This is not a screed, or it shouldn’t be. However, the next time you read something about ‘junk DNA’ – check its provenance. It’s true that for years researchers have looked at the huge tracts of genetic material that doesn’t appear to do anything vital (that is, coding for proteins) – which is about 98% of the total DNA – and for lack of any better knowledge called it ‘junk DNA.’ Slowly (and I’m obliged to say) but surely, that pejorative seems to be falling away. The reasons are new studies, such as the one just published in Nature conducted by the U.S. Department of Energy Lawrence Berkeley National Laboratory, which has identified a segment of ‘junk DNA’ where variances increase the risk of coronary artery disease.
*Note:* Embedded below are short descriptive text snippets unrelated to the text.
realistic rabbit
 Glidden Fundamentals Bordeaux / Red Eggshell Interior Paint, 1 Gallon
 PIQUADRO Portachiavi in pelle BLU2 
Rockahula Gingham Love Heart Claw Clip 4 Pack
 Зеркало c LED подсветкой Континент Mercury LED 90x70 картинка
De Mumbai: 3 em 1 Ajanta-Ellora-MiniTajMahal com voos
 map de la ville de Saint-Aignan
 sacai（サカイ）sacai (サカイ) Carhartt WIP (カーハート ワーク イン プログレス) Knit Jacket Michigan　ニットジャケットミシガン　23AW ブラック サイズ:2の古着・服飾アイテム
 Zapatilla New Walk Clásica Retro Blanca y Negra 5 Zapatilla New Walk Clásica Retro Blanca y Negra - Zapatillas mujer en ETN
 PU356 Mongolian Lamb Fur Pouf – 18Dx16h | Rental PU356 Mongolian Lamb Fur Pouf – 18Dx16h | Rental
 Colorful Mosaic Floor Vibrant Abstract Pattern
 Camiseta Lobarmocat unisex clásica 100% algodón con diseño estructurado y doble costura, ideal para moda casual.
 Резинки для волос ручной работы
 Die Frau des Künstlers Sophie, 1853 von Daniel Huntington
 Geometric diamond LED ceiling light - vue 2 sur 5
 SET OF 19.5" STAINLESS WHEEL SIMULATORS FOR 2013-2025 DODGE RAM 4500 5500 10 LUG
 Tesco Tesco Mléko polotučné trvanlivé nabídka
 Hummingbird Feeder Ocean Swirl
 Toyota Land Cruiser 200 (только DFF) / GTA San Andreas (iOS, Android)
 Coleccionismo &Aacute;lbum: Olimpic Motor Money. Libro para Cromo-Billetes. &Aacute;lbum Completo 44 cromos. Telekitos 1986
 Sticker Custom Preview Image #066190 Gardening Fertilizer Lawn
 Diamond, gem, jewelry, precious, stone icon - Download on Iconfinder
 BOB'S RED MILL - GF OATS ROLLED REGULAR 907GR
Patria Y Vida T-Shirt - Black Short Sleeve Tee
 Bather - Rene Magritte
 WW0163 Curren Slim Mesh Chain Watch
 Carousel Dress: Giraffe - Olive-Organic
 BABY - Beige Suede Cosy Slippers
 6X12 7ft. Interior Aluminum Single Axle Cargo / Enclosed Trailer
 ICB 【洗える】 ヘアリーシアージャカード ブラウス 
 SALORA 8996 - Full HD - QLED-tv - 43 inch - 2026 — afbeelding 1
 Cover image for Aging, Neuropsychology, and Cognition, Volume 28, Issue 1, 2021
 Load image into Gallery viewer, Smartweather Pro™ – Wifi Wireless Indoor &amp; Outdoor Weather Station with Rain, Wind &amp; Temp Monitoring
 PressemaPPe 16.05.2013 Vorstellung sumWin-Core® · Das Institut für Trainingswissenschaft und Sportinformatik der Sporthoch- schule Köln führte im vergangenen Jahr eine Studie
The new study builds on previous work showing that a variant (gene or genes) in an interval of DNA (a length of base pairs) on chromosome 9p21 indicates a person has an increased chance of developing coronary artery disease. Explaining the link more precisely was the goal for the new study. They found that the sequence of DNA in this interval regulates a pair of genes that inhibit cell division. When there are bad copies of this sequence (for example, missing some base pairs), the genes’ expression is inhibited. The researchers speculate that without adequate control from these genes, vascular cells proliferate more than normal and eventually narrow the coronary arteries.
“We show that this non-coding interval affects the expression of two cell cycle inhibitor genes located almost 100,000 base pairs away. We believe that something goes awry in variants of this interval, causing vascular cells to divide and multiply more quickly than usual,” says Len Pennacchio, a geneticist with Berkeley Lab’s Genomics Division who conducted the research with Axel Visel and several other scientists from Berkeley Lab, as well as Jonathan Cohen of the University of Texas Southwestern Medical Center.
Berkeley Lab scientists set out to determine the function of the DNA interval in chromosome 9p21 that’s linked to coronary artery disease. They removed an analogous section of DNA from mice, then tracked what happened.
The expression level of two genes located far away, Cdkn2a and Cdkn2b, plummeted by about 90 percent in the “knock-out” mice compared to normal mice. These genes are important in controlling cell cycles and have been linked to cancer when mutated, but they had never been linked to coronary artery disease.
The scientists also studied heart tissue of the “knock-out” mice and found that the smooth muscle cells from their aortas had increased proliferation, a hallmark of coronary artery disease.
The researchers in this study have taken to calling junk DNA ‘non-coding DNA,’ which seems almost as non-informative but may have to do for now. While it should have been dubious that so much DNA would follow the simplistic formula: non-coding DNA = junk DNA, research is just beginning to find ‘other links’ and is a long way from an accurate molecular explanation of the various roles of non-coding DNA.
This one example may have considerable impact on research for heart disease. It will be worth following similar discoveries in the coming years.